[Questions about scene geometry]
**********

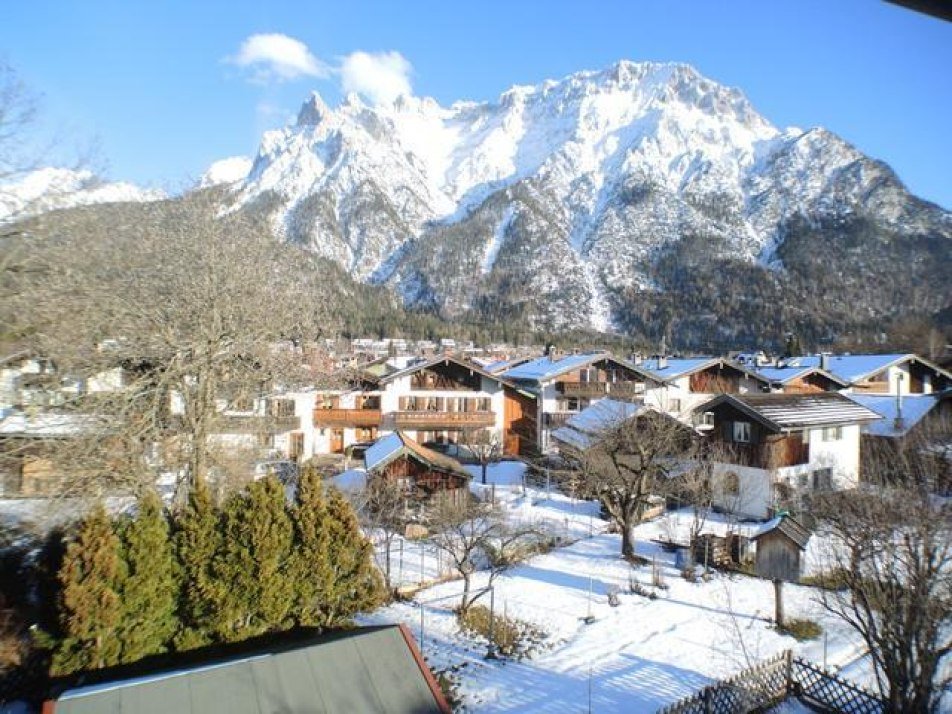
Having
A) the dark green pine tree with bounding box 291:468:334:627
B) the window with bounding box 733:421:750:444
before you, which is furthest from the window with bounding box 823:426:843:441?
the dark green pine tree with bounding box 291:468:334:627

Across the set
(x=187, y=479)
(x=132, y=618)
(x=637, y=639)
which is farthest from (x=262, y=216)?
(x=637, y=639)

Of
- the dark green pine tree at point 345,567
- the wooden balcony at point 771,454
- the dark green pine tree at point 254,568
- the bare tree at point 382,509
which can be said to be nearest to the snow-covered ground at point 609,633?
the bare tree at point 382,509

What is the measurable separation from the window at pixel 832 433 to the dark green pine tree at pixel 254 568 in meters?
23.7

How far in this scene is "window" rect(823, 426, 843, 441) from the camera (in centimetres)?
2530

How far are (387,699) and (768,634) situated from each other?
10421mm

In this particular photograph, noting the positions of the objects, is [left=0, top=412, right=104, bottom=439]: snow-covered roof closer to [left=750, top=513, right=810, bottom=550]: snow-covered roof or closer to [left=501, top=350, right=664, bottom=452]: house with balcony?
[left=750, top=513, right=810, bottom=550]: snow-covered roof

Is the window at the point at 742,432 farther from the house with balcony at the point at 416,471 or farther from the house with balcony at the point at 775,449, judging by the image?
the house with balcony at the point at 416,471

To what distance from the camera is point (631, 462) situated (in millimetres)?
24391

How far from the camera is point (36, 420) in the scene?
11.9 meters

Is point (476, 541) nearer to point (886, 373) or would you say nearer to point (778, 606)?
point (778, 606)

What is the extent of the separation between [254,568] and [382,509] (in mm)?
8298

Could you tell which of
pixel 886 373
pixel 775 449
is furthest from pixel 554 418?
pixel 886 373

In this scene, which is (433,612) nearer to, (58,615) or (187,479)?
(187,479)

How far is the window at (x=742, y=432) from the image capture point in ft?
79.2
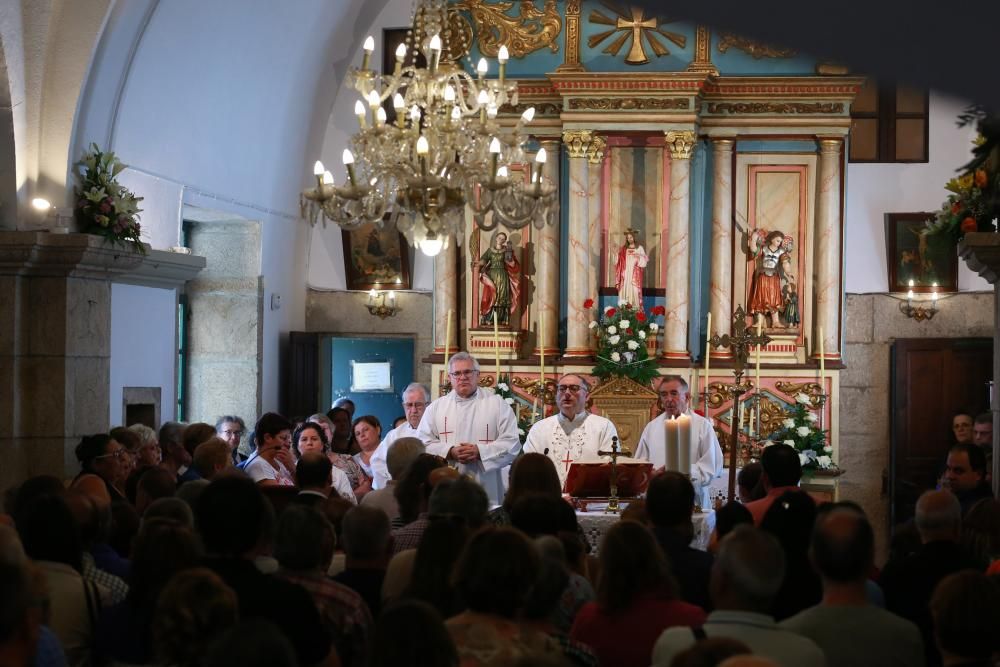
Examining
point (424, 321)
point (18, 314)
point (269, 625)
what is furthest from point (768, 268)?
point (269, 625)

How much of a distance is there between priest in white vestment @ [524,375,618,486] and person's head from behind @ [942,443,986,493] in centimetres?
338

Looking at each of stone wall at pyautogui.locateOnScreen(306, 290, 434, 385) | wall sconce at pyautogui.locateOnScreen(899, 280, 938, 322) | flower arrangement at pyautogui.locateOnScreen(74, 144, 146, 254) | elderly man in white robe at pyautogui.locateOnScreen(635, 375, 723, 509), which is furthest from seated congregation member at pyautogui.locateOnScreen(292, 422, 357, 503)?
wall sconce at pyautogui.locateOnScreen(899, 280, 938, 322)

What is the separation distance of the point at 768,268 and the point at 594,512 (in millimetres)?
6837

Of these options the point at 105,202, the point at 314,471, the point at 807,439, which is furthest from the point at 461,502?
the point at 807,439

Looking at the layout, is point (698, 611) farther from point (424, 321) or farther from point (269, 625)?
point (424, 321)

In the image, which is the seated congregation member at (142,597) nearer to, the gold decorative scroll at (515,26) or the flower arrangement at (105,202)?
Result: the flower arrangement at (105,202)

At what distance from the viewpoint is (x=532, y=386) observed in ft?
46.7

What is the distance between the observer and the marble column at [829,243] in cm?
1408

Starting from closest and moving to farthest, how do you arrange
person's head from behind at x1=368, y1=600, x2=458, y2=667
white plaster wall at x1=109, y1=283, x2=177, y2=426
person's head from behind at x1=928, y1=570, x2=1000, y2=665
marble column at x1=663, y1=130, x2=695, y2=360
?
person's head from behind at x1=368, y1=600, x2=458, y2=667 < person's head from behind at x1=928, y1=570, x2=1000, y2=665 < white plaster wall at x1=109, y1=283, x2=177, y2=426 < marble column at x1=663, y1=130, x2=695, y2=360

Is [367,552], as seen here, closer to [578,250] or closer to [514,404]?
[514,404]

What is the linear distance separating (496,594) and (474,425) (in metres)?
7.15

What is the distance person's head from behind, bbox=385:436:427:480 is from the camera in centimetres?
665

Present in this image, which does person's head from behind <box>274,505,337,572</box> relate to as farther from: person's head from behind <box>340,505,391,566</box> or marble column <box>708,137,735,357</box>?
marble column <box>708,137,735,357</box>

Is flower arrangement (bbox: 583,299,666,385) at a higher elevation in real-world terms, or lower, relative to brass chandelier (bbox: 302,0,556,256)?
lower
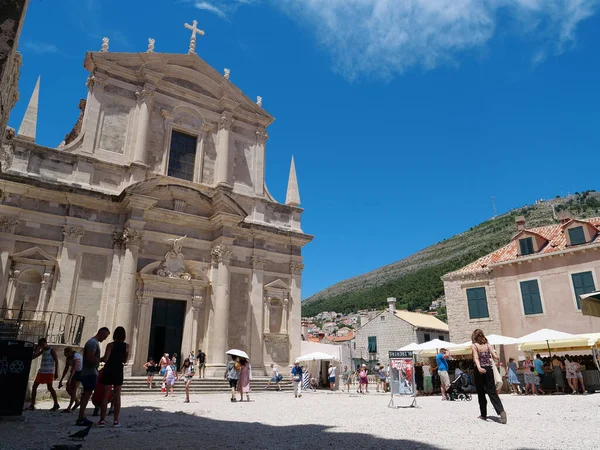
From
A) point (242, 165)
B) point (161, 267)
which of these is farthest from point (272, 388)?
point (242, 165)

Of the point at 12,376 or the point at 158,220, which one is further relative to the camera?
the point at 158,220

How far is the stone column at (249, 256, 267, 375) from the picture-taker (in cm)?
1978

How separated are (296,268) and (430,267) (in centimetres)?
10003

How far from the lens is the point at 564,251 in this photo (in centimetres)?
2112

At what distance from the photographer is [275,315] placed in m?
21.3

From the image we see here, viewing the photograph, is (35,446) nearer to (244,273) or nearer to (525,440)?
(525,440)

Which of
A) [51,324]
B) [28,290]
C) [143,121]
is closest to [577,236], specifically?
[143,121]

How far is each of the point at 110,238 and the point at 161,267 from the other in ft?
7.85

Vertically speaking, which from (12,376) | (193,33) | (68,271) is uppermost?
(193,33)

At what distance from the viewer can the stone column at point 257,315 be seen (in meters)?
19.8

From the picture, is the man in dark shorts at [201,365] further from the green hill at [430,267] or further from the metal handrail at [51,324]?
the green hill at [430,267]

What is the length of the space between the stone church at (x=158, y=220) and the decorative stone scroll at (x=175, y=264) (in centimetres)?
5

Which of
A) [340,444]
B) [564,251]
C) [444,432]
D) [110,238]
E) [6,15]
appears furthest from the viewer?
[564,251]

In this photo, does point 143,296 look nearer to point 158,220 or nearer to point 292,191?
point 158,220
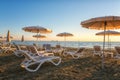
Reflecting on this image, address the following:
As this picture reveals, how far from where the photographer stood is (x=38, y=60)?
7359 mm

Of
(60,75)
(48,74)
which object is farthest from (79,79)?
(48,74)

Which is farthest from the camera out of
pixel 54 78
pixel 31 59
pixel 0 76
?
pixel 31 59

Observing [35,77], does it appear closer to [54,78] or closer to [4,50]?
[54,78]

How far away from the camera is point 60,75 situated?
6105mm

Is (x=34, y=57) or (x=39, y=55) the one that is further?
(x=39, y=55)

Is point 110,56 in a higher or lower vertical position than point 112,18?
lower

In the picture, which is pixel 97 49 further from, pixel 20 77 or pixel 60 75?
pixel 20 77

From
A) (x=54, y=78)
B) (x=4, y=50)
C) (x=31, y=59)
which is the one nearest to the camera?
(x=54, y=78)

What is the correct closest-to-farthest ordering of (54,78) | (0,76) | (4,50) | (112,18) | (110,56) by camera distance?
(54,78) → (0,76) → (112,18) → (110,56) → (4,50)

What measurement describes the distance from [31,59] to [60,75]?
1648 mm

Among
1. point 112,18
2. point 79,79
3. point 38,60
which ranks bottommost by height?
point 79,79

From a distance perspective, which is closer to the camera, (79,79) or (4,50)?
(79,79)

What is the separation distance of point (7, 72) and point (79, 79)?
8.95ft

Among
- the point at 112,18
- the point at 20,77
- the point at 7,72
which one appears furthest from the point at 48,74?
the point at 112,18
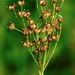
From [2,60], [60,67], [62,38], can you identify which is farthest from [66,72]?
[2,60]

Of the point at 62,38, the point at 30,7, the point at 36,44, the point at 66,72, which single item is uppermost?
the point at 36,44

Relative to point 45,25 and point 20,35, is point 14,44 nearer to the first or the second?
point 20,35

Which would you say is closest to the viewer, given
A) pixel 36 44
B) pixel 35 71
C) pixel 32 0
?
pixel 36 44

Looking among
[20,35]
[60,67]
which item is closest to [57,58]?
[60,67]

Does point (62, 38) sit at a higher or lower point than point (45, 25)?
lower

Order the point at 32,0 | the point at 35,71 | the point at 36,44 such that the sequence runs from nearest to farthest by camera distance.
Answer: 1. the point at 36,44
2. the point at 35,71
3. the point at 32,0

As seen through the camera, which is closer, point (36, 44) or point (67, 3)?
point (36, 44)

**********

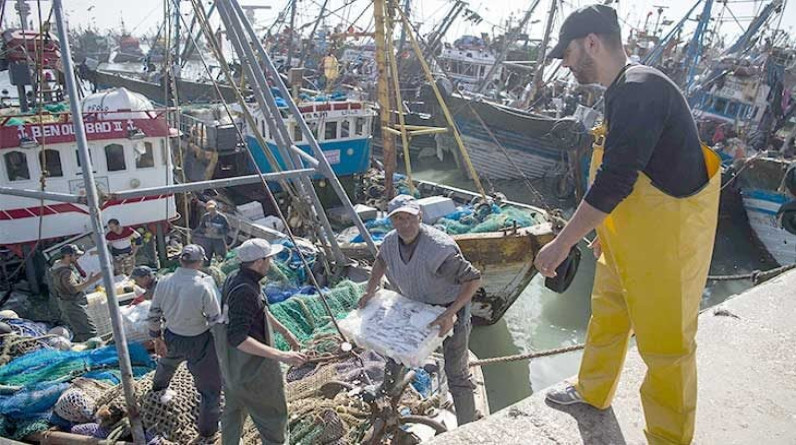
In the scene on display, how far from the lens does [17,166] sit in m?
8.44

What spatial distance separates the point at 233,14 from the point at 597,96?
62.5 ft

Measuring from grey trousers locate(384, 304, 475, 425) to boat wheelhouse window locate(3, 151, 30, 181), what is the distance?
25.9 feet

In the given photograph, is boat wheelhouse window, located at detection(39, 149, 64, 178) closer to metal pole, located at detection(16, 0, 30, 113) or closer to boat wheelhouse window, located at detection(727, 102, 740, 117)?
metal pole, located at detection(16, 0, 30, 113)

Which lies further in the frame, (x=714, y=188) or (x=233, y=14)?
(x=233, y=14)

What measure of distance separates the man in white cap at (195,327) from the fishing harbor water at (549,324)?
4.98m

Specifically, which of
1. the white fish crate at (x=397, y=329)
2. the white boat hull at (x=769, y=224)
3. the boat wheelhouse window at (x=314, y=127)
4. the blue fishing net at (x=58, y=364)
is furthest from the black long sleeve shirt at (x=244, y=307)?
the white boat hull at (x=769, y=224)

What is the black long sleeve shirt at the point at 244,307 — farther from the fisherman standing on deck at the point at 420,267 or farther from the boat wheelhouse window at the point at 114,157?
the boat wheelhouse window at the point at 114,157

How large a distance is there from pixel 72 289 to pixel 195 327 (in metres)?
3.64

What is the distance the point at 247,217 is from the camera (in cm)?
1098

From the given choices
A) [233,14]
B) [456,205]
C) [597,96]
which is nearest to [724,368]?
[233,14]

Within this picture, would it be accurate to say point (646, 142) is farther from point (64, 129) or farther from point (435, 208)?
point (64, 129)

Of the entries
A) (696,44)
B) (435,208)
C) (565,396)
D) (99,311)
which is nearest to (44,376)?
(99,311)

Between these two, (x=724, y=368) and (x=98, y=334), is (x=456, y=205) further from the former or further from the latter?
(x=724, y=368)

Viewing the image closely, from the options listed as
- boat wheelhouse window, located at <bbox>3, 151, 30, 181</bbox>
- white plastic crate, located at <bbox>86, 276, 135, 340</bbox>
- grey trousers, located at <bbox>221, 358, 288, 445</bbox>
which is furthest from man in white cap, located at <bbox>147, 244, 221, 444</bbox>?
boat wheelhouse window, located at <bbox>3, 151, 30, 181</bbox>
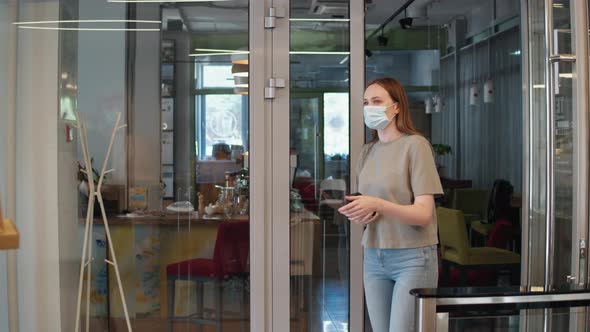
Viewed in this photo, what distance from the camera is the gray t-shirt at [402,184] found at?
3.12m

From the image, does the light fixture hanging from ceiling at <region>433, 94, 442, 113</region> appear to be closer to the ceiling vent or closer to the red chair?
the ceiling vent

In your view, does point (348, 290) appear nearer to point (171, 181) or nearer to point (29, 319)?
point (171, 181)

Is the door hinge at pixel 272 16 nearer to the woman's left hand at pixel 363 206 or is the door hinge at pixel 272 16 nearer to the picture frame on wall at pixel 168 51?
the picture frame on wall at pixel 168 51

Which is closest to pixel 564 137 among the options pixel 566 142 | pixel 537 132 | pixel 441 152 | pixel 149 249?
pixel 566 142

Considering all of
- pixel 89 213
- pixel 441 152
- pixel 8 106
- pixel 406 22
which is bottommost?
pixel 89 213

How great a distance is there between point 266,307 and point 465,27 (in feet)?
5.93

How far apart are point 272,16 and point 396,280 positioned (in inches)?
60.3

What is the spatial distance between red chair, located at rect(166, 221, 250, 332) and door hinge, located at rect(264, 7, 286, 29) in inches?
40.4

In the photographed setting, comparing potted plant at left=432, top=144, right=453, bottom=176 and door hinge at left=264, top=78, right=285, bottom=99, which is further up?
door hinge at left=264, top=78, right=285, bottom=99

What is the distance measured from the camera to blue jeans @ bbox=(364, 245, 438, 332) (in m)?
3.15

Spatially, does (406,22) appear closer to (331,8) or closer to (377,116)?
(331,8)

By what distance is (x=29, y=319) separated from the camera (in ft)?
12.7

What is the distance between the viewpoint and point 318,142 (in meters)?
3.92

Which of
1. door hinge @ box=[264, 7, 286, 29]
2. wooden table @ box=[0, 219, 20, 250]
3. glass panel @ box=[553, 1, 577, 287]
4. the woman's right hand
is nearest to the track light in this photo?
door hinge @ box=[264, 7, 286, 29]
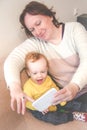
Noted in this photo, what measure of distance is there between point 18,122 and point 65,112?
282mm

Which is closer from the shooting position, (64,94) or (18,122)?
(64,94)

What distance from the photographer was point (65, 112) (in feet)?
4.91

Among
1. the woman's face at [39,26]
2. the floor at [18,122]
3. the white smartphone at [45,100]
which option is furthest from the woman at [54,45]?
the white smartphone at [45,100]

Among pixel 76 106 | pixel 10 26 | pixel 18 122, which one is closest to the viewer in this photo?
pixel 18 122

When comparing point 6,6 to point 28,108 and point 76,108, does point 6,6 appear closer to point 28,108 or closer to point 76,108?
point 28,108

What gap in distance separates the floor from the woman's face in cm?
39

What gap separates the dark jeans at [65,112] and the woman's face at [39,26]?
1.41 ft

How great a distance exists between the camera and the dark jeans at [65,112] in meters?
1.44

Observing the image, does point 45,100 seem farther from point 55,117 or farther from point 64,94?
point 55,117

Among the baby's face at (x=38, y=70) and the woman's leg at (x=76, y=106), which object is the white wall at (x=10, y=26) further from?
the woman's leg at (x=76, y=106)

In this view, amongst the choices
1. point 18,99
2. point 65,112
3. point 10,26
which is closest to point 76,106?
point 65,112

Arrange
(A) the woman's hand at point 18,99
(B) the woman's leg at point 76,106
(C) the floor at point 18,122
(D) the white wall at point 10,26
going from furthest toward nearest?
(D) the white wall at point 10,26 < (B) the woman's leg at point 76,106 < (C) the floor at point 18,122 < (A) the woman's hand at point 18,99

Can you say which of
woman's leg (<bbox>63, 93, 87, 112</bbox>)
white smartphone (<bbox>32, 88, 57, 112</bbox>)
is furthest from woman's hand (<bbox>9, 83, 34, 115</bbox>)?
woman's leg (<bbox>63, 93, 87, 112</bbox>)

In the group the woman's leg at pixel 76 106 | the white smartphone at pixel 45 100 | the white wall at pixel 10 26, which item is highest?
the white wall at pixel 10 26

**********

__Exercise task__
Show every line of the items above that contains the string "detection", copying each line in full.

__Worked solution__
In the given photograph, is boat wheelhouse window, located at detection(39, 149, 64, 178) closer to metal pole, located at detection(16, 0, 30, 113) or closer to boat wheelhouse window, located at detection(727, 102, 740, 117)?
metal pole, located at detection(16, 0, 30, 113)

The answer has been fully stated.